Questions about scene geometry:
* * * *

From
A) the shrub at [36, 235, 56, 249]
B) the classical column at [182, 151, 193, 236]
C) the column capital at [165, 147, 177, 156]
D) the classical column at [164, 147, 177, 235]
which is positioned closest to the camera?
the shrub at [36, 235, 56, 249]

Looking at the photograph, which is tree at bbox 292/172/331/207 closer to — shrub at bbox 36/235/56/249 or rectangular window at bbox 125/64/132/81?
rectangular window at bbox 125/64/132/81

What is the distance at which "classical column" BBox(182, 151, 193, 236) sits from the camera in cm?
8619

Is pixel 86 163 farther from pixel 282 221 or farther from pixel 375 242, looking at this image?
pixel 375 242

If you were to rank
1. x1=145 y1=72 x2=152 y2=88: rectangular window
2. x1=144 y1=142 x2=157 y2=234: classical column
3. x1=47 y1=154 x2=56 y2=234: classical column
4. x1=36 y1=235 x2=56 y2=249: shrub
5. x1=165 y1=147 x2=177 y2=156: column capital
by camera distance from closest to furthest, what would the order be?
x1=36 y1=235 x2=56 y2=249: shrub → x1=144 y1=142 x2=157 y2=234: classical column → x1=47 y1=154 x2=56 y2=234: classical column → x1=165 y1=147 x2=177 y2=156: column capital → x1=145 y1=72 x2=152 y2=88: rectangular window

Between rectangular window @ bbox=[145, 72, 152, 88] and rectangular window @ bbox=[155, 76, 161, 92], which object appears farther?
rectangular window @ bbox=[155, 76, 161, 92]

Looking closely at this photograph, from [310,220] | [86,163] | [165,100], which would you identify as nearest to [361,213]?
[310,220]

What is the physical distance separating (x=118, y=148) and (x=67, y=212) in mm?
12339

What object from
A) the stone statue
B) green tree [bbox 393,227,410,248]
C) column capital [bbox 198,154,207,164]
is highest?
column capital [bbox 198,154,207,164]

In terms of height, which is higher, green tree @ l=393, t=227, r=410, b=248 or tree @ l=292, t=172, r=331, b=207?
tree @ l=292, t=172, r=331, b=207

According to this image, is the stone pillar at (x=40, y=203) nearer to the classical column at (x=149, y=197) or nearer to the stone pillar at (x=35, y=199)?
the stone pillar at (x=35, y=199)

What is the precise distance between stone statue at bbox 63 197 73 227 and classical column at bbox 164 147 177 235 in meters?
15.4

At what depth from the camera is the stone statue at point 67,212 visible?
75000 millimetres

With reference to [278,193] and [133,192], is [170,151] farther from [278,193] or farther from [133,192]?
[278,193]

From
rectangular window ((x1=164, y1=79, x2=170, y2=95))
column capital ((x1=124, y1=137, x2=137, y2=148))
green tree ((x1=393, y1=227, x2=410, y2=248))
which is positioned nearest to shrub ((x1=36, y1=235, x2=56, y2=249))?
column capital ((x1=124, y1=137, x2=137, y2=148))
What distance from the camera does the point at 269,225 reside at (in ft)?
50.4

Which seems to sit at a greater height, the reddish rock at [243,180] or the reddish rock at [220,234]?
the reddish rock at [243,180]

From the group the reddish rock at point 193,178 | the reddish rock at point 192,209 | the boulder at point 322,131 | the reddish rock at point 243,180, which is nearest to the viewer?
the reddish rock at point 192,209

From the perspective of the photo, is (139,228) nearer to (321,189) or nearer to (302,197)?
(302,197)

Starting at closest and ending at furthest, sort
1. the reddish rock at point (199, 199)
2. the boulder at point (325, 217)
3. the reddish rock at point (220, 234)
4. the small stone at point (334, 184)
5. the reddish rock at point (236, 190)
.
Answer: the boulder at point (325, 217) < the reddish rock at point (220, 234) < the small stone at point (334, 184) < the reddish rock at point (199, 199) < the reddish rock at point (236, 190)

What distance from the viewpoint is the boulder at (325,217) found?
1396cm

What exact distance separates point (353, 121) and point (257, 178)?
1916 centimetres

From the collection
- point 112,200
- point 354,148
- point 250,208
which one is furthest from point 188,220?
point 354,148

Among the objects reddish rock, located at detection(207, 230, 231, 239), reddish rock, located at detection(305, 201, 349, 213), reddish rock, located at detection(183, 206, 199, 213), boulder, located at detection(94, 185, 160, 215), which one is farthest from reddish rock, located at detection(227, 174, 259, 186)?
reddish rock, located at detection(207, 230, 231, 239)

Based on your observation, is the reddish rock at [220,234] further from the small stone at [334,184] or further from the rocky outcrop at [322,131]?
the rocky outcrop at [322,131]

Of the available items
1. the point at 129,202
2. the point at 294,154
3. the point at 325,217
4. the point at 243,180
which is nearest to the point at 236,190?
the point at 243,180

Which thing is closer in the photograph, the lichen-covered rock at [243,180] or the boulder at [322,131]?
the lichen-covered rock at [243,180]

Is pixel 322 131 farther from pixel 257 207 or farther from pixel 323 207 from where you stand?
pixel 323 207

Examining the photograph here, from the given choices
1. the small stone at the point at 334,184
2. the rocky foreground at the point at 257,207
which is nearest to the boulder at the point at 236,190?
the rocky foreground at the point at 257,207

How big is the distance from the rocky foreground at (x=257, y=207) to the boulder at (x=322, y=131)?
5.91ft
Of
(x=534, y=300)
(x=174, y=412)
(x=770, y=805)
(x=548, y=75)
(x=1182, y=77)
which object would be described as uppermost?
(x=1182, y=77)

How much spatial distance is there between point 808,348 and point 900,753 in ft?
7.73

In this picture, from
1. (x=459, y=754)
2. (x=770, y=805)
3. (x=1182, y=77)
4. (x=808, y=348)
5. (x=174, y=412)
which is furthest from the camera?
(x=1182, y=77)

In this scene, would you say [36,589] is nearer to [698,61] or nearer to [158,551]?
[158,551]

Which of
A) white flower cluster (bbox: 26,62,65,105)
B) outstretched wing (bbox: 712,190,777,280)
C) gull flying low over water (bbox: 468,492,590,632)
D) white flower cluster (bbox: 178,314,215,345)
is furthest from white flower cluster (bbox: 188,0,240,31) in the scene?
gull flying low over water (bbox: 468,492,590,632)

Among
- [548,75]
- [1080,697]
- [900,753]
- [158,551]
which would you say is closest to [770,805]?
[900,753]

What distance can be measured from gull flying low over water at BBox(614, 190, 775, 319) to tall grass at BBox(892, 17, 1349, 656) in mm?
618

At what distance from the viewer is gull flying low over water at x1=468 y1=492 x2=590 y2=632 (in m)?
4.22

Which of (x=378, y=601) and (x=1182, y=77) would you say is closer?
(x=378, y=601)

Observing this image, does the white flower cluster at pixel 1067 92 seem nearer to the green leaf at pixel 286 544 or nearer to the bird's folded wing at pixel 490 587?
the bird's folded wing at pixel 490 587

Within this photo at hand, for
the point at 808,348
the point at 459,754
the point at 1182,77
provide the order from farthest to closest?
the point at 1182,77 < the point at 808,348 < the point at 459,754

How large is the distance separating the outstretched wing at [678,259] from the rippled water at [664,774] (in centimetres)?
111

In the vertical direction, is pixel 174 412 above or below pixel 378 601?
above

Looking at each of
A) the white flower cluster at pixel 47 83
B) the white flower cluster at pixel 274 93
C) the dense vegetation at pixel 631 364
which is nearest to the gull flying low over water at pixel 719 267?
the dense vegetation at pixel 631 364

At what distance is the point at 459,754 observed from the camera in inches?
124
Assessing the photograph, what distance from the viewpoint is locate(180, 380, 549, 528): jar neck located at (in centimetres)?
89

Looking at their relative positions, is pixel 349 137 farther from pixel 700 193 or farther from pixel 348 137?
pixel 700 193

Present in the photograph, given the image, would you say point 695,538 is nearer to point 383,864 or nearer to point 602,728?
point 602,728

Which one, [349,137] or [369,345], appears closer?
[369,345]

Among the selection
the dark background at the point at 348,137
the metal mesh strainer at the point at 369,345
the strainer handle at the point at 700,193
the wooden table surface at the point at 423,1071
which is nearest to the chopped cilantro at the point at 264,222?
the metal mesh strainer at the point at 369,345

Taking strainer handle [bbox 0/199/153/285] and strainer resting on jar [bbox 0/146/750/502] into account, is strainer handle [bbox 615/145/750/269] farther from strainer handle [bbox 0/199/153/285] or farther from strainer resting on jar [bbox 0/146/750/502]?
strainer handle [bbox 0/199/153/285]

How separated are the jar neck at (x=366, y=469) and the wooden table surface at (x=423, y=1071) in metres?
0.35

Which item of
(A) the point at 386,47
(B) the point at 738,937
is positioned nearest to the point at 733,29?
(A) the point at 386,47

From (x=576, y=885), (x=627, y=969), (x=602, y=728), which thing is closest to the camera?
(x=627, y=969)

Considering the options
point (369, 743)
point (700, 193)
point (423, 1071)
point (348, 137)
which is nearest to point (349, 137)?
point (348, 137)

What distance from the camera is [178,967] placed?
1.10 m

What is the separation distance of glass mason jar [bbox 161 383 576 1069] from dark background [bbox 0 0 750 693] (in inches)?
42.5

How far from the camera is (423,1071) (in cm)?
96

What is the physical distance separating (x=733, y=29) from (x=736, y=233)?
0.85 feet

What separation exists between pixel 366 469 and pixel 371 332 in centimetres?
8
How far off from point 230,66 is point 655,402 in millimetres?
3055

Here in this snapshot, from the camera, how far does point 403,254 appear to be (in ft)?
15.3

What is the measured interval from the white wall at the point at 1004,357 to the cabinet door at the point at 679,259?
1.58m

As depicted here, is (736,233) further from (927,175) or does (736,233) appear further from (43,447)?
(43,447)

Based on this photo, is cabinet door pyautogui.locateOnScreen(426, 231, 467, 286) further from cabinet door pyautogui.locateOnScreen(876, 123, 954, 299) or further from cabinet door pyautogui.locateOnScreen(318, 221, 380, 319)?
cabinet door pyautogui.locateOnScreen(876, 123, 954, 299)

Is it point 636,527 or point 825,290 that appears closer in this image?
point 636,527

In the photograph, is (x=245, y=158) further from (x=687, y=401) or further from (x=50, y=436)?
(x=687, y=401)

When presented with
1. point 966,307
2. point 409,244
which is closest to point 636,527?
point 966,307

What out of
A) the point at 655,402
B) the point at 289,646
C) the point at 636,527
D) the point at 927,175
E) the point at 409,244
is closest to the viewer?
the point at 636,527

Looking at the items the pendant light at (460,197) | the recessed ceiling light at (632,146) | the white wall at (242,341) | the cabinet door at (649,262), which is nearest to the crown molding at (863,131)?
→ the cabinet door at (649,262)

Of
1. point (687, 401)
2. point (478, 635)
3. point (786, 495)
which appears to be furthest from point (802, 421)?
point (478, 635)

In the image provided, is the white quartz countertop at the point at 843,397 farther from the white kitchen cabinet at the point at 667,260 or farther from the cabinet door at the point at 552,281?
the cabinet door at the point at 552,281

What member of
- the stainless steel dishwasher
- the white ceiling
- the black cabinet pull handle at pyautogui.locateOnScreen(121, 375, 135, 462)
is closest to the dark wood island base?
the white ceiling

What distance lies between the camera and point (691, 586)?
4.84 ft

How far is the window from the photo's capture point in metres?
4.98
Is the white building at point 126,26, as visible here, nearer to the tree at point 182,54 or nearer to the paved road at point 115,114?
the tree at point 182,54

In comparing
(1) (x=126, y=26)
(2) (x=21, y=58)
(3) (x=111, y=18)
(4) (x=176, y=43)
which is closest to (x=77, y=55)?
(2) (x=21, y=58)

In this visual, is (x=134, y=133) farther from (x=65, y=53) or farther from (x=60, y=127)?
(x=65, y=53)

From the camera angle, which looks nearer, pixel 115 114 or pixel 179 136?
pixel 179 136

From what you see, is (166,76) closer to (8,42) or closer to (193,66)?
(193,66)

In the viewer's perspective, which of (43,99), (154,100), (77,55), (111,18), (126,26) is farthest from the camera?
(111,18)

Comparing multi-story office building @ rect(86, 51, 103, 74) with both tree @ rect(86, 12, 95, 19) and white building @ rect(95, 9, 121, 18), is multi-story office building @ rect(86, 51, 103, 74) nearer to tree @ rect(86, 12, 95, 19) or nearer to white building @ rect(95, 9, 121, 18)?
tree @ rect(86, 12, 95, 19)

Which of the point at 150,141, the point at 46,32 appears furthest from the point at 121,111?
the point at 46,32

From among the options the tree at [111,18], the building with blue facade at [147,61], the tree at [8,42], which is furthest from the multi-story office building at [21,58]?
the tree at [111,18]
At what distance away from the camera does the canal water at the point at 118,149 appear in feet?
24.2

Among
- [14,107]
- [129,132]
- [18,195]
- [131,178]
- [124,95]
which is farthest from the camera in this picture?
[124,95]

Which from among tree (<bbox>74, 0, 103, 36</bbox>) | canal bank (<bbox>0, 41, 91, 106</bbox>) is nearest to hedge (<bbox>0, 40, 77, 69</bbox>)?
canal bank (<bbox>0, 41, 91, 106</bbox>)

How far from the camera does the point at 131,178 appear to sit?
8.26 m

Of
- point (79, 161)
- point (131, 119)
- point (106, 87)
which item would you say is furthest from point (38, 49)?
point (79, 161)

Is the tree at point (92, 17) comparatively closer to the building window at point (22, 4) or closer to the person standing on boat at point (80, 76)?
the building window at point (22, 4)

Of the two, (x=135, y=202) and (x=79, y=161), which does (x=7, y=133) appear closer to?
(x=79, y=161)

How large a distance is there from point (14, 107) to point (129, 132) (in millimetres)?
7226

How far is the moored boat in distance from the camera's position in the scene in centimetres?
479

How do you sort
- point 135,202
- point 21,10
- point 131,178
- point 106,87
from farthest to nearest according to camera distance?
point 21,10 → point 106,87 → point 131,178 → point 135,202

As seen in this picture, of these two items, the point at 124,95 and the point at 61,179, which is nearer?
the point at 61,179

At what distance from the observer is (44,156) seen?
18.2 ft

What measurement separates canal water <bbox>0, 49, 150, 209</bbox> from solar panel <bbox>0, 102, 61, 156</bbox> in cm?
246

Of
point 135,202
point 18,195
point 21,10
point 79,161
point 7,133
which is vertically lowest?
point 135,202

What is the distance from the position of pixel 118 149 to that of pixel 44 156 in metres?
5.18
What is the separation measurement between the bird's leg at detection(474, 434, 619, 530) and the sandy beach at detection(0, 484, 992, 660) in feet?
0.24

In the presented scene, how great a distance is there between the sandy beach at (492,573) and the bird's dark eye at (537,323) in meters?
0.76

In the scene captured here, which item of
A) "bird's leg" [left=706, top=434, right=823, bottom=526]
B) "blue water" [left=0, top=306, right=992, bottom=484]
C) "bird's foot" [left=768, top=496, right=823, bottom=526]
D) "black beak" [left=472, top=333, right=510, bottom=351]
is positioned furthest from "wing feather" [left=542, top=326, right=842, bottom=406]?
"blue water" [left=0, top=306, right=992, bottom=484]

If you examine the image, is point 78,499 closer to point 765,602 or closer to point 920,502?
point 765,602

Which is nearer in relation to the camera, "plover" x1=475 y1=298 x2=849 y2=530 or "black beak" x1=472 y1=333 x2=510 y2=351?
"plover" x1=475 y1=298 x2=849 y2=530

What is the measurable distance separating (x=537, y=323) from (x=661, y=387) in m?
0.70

* * * *

AIM:
Everything from the line that contains "As seen in this" through the end of the records must be duplicated exactly, and nothing outside that range.

ANSWER TO THE TASK:
As seen in this picture, of these two items, the point at 124,95 and the point at 61,179, which is nearer?
the point at 61,179

At what distance from the observer is (44,156) seen?
18.2 ft

What measurement separates canal water <bbox>0, 49, 150, 209</bbox> from solar panel <bbox>0, 102, 61, 156</bbox> in cm?
246

Of
point 135,202
point 18,195
point 21,10
point 79,161
point 7,133
which is vertically lowest?
point 135,202

What is the distance from the position of pixel 118 149 to that of pixel 44 156 in metres?
5.18
What is the separation measurement between the bird's leg at detection(474, 434, 619, 530) and the sandy beach at detection(0, 484, 992, 660) in feet?
0.24

In the presented scene, how great a distance is there between the sandy beach at (492,573) and the bird's dark eye at (537,323) in meters?
0.76

In the scene captured here, which item of
A) "bird's leg" [left=706, top=434, right=823, bottom=526]
B) "blue water" [left=0, top=306, right=992, bottom=484]
C) "bird's foot" [left=768, top=496, right=823, bottom=526]
D) "black beak" [left=472, top=333, right=510, bottom=351]
is positioned furthest from "wing feather" [left=542, top=326, right=842, bottom=406]?
"blue water" [left=0, top=306, right=992, bottom=484]

If you examine the image, is point 78,499 closer to point 765,602 or closer to point 920,502?
point 765,602

Which is nearer in relation to the camera, "plover" x1=475 y1=298 x2=849 y2=530 or "black beak" x1=472 y1=333 x2=510 y2=351?
"plover" x1=475 y1=298 x2=849 y2=530

What is the measurable distance separating (x=537, y=323) from (x=661, y=387) in m?
0.70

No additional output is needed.